The master class concluded with practical methods to help people feel happier on a day-to-day basis. Jideonwo suggested meditation as a way to deal with negative emotions and build one’s capacity to handle adversity.

Several attendees said they appreciated the connections Jideonwo drew to spiritual texts. Kelechi Umoga MED ’21 said he noticed many parallels between Jideonwo’s shortcuts to happiness and lessons from the Bible, such as avoiding idolatry and desire.

“For a lot of the suggestions he was giving, you could see their root’s head in biblical teachings,” Umoga said.

For Zong Xuan Tan ’18, a member of the Yale Sangha — a Buddhist group on campus — many of the lessons in the master class were already familiar to him. However, he said he liked that Jideonwo presented these spiritual lessons in a way that was accessible to a wider range of people.

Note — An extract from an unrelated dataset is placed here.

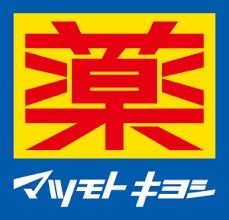 薬
マツモトキヨシ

Jideonwo said several attendees told him afterward that the workshop was a transformative experience for them. He added that he was overwhelmed by the turnout and positive response to the master class, as he had not expected so many people to attend.

“I was impressed by the number of people who stayed until the end,” Jideonwo said. “It’s a two hour master class at Yale before exams. To just see that it has such huge applications in a massive research institution like Yale just confirms the urgency of this [class].”